|
|
Asymmetric coplanar and differential coplanar controlled impedance structures |
Model More Structures: Two tricks that enable you to model structures that aren’t included in the Si8000m and Si9000e No matter how many structures we include in the Si8000m and Si9000e it seems that there are never enough. If we don’t have the particular structure that you need, here are two tricks that may help you to work around the problem and calculate good, accurate values. Increase structure dimensions One example of this technique is to model a coplanar structure that has only half a ground plane. We have encountered this semi-coplanar structure (sometimes referred as uniplanar) in certain proprietary applications, particularly for consumer electronics. A semi-coplanar or asymmetric coplanar structure may look like Figure 1. |
Figure 1 |
The Si8000m does not have a structure exactly like this, but it does have the Differential Surface Coplanar Waveguide structure below in Figure 2 which is similar. |
Figure 2 |
By increasing the distance between the differential signal tracks, S, to a large number such that the impedance no longer increases with any further increase in S, we can emulate figure 1. For typical structure dimensions, increasing S to 1000 times H, the dielectric thickness, will be adequate. This arrangement is shown in Figure 3. |
Figure 3 |
At this distance apart, the two (differential) signal tracks are no longer coupled, but the Si8000m field solver still accurately calculates Zo(diff) for the structure.
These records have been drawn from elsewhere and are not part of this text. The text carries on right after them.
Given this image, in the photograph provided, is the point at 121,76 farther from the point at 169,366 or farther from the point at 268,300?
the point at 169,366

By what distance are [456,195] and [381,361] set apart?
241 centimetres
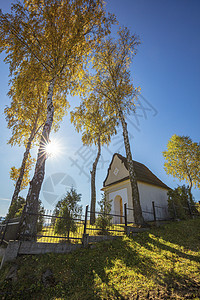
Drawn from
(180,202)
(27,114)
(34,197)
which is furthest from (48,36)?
(180,202)

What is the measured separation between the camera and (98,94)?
16.2m

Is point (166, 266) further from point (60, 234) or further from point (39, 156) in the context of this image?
point (39, 156)

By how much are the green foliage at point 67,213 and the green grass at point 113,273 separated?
1.39 metres

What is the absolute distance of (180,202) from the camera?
1321cm

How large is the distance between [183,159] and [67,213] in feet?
64.5

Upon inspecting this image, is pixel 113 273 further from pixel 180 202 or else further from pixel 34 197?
pixel 180 202

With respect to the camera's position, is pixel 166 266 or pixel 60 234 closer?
pixel 166 266

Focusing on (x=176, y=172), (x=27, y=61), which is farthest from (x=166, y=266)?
(x=176, y=172)

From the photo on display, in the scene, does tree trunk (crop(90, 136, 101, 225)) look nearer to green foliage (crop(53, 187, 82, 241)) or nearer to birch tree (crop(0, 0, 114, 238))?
green foliage (crop(53, 187, 82, 241))

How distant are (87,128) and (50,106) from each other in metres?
8.78

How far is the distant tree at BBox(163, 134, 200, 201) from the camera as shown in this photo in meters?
20.2

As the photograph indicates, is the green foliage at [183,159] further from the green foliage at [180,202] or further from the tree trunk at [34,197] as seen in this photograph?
the tree trunk at [34,197]

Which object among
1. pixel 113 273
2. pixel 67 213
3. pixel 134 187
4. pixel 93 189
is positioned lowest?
pixel 113 273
Remember that Zo(diff) for the differential pair is equal to twice Zo(odd) for a single track which will be the characteristic impedance of this single ended track. An example of this calculation using the Si8000m Quick Solver is shown below in figure 4. |
Figure 4 |
Zo(diff) is calculated to be 244 ohms, so dividing by two yields a value of 122 ohms for the semi-coplanar structure. Another example of using large distances to separate out unwanted components might be to calculate the impedance of a differential pair that exists in the absence of a reference plane. Although such a structure is theoretically unsatisfactory, it is sometimes used as a compromise to achieve cost economies. To model it, we may use the Si8000m Differential Surface Coplanar Waveguide by spacing the coplanar reference planes far away from the signal tracks until there is no further increase in impedance. This time, the Si8000m Excel layout has been used to illustrate the effect in figure 5, below. |
Figure 5 |
Notice how increasing S beyond 74 mils (60 times the copper thickness in the case of this structure) achieves virtually no further increase in impedance. The impedance of the an asymmetric coplanar structure in the absence of reference tracks or planes will be 112 ohms for these dimensions. Use virtual grounds We often don’t realise that a virtual ground exists between conductors driven differentially (driven in odd mode.) Consider the conductors in figure 6 when they are driven differentially. |
Figure 6 |
Since the tracks are driven in equal but opposite sense, the electric field at every point equidistant from the two is at 0V (half way between +V and –V). We can use this to our advantage to simplify some calculations, or to model certain structures. Consider the customer’s structure that was presented to Polar in Figure 7, below. |
Figure 7 |
The Si8000m does not contain a structure identical to this, but it does have the Offset Coplanar Strips model, shown in figure 8, below. |
Figure 8 |
It can easily be seen that this structure is one half of the structure in figure 7. The lower planes correspond, the signal and ground (reference) tracks in figure 8 represent the lower signal and ground tracks in figure 7, and the upper reference plane in figure 8 corresponds to the virtual ground plane in figure 7. A similar correspondence can be seen for the upper half of figure 7. For the purpose of this technique, we consider that in figure 8, only one signal track is driven with voltage V. In figure 7, both signal tracks are driven, one by +V and the other by –V. So in figure 7, the driving voltage is double that in figure 8 ( = +V–(–V) = 2V), but the current will be the same. Therefore the impedance in figure 7 is double that in figure 8. Once again, by using figure 8 to determine the Zo(odd) for one of the differential tracks in figure 7, we can determine the Zo(diff) for the pair by using the relationship Zo(diff) = 2*Zo(odd). Once again, the Quick Solver is conveniently used for the purpose, as shown in figure 9. |
Figure 9 |
Zo(odd) is calculated to be 24.17 ohms, therefore Zo(diff) for the compound structure in figure 7 is 2 * 24.17 = 48.34 ohms. Conclusions The structures provided in Si8000m may be looked at as tools. Look beyond the immediate purpose of the tools to see if they can be adapted to suit your different and individual needs. Particularly useful techniques are to increase distances to remove the effect of some structural elements, and to look for virtual ground planes between differential tracks to see if a single ended model can be adapted to fit your needs. Note also how the Excel table and chart conveys a helpful and illuminating impression of what is happening to impedance as the dimensions vary. Note the flexibility of the Quick Solver in adapting to the different measurement units. It can even accept mixed units for a calculation; for example for a single calculation some dimensions may be entered in mils, the rest in microns. |